■ Instructions to follow ■
A verbatim transcript of the data below is required, images omitted.

■ Dataset content ■
****
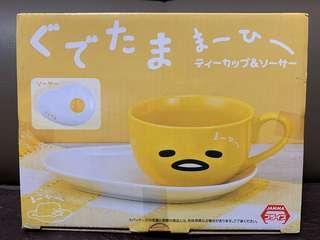 蛋黃哥杯 連可愛太陽蛋 果子碟 套裝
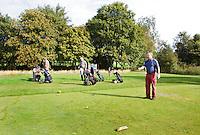 LEGEMEER - BurgGolf golfbaan St. Nicolaasga. COPYRIGHT KOEN SUYK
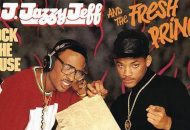 30 Years Ago, DJ Jazzy Jeff & The Fresh Prince Rocked The House Like No One Else (Video)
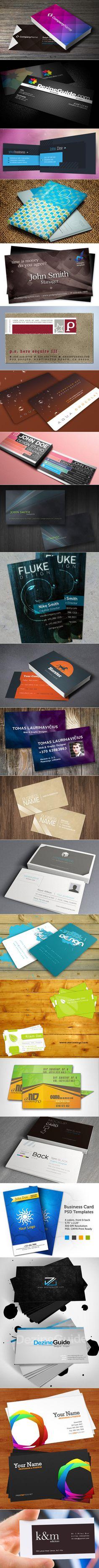 Business Card PSD Templates - #psd #photoshop #templates #design #freebies #resources - www.boostinspiration.com/resources/20-free-photoshop-business-card-templates/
****
■ Output ■
 蛋黃哥杯 連可愛太陽蛋 果子碟 套裝
 LEGEMEER - BurgGolf golfbaan St. Nicolaasga. COPYRIGHT KOEN SUYK
 30 Years Ago, DJ Jazzy Jeff & The Fresh Prince Rocked The House Like No One Else (Video)
 Business Card PSD Templates - #psd #photoshop #templates #design #freebies #resources - www.boostinspiration.com/resources/20-free-photoshop-business-card-templates/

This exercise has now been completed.